現時点では、フレーム全体で照明条件が大きく異なる場合にHDR画像を撮影する方法は実質的に1つしかありません。つまり、露出の異なる複数の写真を撮影し、それらの画像から適切な露出の領域を組み合わせて最終的な合成画像を作成するという方法です。しかし、キヤノンの新しいセンサーでは、センサーの異なる領域で複数の露出設定が可能になるため、この方法はすぐに廃止される可能性があります。

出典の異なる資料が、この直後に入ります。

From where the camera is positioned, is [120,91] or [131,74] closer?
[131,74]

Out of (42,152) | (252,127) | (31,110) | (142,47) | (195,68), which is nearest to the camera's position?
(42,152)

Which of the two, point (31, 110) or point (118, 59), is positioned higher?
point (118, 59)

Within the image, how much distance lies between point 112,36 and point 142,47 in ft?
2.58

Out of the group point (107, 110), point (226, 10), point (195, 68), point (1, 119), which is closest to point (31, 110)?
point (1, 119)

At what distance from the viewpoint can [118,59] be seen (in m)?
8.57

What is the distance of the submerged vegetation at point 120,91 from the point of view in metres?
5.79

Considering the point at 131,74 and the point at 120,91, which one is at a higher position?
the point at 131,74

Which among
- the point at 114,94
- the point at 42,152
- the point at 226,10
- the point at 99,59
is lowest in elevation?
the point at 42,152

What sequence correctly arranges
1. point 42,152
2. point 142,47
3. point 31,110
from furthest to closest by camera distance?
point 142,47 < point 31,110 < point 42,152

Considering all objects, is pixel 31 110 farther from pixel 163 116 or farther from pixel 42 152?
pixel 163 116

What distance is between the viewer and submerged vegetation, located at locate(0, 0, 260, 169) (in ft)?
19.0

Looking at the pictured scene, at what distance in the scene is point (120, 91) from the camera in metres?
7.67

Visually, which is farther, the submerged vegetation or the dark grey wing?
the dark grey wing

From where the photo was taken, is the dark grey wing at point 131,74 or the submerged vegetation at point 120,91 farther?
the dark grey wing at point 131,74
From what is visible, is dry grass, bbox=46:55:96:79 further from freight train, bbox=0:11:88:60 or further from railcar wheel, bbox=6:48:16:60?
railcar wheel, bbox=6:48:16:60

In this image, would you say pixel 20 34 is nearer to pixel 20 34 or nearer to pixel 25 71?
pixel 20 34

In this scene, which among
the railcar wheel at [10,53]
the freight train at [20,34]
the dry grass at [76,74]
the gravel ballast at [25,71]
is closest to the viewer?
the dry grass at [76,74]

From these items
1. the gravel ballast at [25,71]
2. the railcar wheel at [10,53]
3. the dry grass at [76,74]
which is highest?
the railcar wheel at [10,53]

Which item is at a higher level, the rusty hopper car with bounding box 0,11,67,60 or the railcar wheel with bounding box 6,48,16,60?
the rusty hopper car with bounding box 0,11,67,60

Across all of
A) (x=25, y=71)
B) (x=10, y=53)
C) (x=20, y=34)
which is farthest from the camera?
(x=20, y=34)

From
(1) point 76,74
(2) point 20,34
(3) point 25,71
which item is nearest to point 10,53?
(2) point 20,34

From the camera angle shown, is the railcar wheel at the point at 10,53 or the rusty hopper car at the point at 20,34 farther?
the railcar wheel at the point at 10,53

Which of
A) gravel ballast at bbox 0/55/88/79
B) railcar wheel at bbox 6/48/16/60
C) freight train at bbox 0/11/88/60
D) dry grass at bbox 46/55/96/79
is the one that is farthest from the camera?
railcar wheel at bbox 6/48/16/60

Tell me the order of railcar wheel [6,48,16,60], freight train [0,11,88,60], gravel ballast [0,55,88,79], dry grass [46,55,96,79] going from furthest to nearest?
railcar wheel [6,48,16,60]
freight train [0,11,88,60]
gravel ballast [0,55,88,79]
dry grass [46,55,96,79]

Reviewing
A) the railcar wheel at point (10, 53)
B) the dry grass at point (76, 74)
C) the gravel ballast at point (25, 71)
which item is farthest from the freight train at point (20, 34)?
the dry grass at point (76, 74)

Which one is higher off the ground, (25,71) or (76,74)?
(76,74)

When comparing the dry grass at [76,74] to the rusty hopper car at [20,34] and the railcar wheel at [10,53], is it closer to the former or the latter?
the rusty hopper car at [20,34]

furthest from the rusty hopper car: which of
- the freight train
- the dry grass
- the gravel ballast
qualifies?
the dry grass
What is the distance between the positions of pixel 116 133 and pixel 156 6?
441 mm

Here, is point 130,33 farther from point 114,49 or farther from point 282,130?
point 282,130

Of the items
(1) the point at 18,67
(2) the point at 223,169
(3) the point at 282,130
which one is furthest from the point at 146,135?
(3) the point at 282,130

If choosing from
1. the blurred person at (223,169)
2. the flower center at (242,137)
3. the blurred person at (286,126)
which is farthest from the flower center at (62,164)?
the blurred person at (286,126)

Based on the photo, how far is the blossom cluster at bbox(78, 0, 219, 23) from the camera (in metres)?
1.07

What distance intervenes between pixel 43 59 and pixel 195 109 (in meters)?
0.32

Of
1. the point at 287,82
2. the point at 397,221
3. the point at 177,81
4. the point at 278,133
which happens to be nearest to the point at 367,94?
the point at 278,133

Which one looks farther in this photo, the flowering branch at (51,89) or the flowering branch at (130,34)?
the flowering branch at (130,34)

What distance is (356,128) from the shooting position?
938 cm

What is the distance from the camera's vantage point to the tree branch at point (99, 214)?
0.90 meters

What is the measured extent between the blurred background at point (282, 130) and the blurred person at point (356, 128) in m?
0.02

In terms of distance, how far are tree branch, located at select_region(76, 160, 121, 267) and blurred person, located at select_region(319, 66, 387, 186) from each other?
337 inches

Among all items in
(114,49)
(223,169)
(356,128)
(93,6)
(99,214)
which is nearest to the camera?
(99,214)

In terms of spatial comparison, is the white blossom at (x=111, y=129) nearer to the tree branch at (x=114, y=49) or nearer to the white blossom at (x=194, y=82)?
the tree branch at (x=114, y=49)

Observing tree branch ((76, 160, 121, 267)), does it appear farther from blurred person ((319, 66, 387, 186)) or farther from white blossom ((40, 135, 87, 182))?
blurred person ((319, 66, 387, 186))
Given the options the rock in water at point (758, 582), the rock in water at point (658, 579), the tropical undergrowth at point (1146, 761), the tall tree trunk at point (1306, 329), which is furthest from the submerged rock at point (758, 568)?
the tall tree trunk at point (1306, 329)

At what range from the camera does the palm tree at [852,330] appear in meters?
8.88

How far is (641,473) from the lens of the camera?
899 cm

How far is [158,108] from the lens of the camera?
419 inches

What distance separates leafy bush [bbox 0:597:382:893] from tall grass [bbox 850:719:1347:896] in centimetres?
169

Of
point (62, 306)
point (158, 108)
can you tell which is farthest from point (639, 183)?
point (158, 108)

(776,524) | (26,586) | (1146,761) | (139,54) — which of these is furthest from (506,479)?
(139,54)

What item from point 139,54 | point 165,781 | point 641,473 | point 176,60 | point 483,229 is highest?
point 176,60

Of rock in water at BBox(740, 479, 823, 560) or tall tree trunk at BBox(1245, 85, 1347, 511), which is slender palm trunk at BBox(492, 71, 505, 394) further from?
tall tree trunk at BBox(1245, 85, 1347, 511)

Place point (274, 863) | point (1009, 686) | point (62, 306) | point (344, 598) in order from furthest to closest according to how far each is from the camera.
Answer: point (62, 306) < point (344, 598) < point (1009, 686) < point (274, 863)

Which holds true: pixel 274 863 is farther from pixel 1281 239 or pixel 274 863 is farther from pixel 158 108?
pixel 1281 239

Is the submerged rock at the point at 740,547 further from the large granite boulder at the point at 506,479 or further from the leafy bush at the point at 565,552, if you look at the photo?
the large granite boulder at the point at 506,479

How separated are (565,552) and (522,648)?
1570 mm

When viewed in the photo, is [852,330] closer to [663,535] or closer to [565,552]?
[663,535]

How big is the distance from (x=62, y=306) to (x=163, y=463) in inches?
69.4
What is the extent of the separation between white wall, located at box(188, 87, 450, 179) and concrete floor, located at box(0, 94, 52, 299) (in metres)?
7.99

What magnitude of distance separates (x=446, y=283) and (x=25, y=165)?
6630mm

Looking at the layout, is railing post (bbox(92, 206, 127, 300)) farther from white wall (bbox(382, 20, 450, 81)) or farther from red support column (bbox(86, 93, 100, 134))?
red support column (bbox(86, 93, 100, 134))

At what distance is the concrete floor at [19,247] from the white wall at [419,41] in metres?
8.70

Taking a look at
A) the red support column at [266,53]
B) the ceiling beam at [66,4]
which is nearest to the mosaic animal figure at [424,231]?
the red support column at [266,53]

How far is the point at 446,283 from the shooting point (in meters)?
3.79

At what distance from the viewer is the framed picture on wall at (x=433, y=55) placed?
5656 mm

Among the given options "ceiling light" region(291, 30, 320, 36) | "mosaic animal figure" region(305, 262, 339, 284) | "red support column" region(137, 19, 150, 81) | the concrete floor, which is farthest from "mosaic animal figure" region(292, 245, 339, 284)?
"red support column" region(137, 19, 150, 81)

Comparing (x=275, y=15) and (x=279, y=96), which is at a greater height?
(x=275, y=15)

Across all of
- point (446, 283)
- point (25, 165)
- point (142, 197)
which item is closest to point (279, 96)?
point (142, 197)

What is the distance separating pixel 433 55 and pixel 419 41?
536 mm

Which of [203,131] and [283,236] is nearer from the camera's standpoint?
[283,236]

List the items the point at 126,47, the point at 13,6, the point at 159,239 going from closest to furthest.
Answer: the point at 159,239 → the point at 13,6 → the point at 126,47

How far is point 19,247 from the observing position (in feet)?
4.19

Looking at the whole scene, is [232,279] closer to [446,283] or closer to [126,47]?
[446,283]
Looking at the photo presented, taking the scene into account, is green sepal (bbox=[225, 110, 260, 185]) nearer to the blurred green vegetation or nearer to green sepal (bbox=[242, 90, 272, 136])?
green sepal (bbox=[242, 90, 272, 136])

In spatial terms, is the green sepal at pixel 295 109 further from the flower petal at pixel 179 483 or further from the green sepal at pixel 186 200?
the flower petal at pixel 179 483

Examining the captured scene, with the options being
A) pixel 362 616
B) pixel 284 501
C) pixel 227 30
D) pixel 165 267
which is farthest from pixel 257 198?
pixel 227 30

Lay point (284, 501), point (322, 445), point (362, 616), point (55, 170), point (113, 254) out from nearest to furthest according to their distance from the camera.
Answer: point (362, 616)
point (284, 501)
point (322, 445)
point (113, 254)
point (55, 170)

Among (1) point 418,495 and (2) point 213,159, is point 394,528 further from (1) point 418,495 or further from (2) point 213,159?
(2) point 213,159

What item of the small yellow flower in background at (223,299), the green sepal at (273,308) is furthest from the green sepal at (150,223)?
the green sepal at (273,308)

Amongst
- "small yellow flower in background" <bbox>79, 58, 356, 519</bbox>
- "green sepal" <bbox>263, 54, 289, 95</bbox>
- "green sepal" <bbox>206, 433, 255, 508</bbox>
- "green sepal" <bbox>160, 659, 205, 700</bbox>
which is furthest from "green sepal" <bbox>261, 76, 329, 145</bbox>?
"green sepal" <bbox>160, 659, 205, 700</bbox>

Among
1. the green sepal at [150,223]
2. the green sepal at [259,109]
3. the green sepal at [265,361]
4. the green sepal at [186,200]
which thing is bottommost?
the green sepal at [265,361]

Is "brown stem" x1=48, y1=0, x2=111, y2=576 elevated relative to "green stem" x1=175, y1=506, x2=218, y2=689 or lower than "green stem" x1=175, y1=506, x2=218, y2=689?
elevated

現代のスマートフォンのカメラのほとんどは、ハイダイナミックレンジ(HDR)画像の作成プロセスを完全に自動化しています。シャッターを1回押すだけで一連の画像を素早く撮影し、インテリジェントな画像処理によってそれらを自動的に合成し、撮影したすべての画像が適切な露出で表示される最終画像を作成します。デジタルカメラでも、露出ブラケット撮影やポストプロダクションの自動ソフトウェアによって、ある程度の自動化が可能です。
この方法でHDR画像を撮影するには、被写体が複数の露出間で動かないこと、そして撮影後に自動的に合成画像を生成するための十分な処理能力など、かなりコントロールされた条件が必要です。キヤノンの新しいセンサーは、こうした制限をすべて取り除きます。
露出の異なる画像を連続して撮影する代わりに、新しい12.6MP(4,152 x 3,024)1インチ裏面照射型積層CMOSセンサーは、736の小さな領域に分割され、各領域が大きなフレームの小さな部分を異なる露出で撮影します。現在のカメラセンサーの仕組みでは、露出はすべてのピクセルに対してグローバル設定ですが、このセンサーでは、光の不足や過剰に応じてセンサーの異なる領域を調整できます。

キヤノンは当初、このセンサーを防犯カメラなどの産業用途向けに開発しましたが、この新しいアプローチの有用性を示す好例です。駐車場から出ようとしている途中の車の画像を撮影するのは非常に困難です。車の前部は明るい太陽光に照らされている一方で、後部はまだ影に覆われているからです。
従来のカメラ技術では、判読可能なナンバープレートとドライバーの姿を含む車両全体の露出を適切に確保した画像を撮影するには、多重露光撮影が不可欠です。しかし、キヤノンの新しいセンサーは、専用の画像処理CPUと連携し、センサーの736領域すべてに対して同時に露出を計算し、設定することで、車両のあらゆる部分が適切に露出された画像を生成します。また、このシステムは最大60フレーム/秒の動画撮影を可能にする高速性を備えています。
一度に複数の露出を処理できるセンサーのもう一つの利点は、移動するデータ量が大幅に削減されるため、バックエンドのハードウェア要件に関して、潜在的にコスト効率が向上することです。繰り返しになりますが、この技術は主に産業用途で活用されますが、このようなセンサーが最終的に民生用デバイスに搭載され、カメラの自動露出機能を完全に操作しやすいものにするであろうことは容易に想像できます。